» EXERCISE A
From the saved entries, copy out the lines from the one containing "How far from the camera" through the one containing "Answer: (x=507, y=123)", including both of those lines.

» GIVEN TEXT

# Bridge cutter vinyl cutter



## Chryslyn86 (Jun 26, 2007)

Has anyone heard of or bought a vinyl cutter from bridge cutters? I need some *MAJOR HELP!!! *Set up is in chinese and I don't even know where to start.. Instruction manual is to brief I'm sure it's similar set up to whatever other cutters right? Any help would be appreciated.


----------



## theflowerboxx (Mar 26, 2007)

What type of connection are you using from the plotter to the computer, serial, parallel, USB? Also what software are you going to be using with the plotter?


----------



## Chryslyn86 (Jun 26, 2007)

USB connection and and it came with artcut software. I have corel draw.. It came with an unlabled cd-r.. I'm so lost it's a bit frustrating. Thanks for your quik responce hopefully we can figure this out??


----------



## theflowerboxx (Mar 26, 2007)

I would suggest putting the cd-r in the computer and see if there's a usb to serial emulator driver on it and if so run it. The artcut software I am not familiar with so I really can not help you there. 

Go over to US Cutter - Home and in the forums there is a place to post for help with different machines then they sell. Maybe someone can help you with artcut as that used to be the software they used with their plotters.


----------

» Saved entries
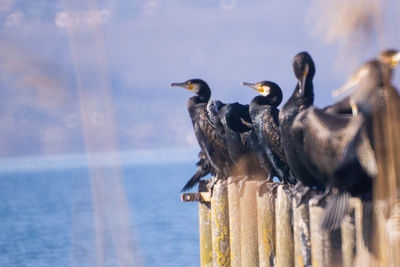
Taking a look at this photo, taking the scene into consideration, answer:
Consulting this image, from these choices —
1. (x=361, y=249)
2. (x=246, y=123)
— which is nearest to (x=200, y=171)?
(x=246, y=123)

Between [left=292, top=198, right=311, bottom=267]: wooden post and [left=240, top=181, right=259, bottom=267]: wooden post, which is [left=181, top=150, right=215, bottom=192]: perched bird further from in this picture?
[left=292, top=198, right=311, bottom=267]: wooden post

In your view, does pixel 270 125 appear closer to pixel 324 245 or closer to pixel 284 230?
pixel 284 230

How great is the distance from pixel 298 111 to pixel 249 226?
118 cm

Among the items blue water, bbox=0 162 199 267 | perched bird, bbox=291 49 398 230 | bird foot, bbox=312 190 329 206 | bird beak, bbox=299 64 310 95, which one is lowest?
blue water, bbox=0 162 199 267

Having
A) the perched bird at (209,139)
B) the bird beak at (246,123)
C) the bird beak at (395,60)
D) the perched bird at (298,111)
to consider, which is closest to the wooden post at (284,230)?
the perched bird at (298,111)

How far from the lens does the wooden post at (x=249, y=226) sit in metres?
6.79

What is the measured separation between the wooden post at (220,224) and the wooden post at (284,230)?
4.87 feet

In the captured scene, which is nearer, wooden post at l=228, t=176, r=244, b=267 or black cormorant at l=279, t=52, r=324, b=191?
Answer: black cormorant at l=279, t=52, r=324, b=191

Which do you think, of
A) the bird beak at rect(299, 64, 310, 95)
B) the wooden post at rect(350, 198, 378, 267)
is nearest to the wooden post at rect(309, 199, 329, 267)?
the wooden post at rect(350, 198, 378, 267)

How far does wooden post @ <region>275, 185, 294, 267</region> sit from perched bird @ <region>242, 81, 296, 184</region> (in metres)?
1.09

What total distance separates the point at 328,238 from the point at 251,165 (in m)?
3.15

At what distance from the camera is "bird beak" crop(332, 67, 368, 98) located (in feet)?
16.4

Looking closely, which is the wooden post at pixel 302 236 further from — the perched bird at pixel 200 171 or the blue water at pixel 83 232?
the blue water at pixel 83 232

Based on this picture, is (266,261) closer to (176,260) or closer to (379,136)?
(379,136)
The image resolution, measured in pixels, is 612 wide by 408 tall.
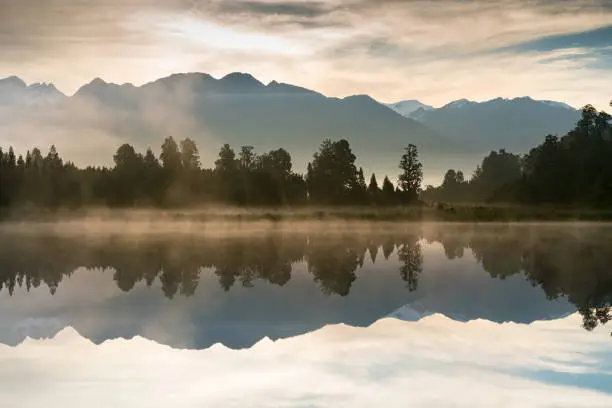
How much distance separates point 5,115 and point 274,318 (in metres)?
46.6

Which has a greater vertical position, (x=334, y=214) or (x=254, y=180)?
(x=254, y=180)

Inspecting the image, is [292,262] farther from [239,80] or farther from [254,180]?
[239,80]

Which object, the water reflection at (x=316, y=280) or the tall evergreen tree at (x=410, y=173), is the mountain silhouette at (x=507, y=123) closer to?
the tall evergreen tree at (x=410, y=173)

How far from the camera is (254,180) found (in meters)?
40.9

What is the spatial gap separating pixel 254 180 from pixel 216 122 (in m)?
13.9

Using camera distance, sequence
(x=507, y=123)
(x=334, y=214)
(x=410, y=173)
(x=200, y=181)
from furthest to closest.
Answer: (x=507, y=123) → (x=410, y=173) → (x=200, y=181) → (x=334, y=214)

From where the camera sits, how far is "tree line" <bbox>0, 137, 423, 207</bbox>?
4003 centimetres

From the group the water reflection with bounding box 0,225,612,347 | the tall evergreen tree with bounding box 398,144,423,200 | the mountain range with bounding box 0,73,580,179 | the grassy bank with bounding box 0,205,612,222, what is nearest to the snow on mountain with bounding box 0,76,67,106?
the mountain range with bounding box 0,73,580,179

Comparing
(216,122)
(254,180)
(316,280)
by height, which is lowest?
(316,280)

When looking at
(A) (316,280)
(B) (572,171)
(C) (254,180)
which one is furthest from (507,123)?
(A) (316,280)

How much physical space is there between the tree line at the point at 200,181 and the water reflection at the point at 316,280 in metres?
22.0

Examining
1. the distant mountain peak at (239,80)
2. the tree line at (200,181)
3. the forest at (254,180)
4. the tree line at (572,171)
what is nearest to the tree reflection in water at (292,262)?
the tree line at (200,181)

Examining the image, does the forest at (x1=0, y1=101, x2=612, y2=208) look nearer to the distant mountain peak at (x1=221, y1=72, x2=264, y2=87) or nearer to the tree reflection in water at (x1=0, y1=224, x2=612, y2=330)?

» EXERCISE B
In the forum thread about the Bridge cutter, which software came with the vinyl cutter?

» ANSWER A
How far from the camera is (254,180) found (in meters)?
40.9

What is the spatial gap separating pixel 254 180 from pixel 216 122 (in m)?
13.9

Using camera distance, sequence
(x=507, y=123)
(x=334, y=214)
(x=410, y=173)
(x=200, y=181)
from furthest to closest.
Answer: (x=507, y=123) → (x=410, y=173) → (x=200, y=181) → (x=334, y=214)

» ANSWER B
Artcut software.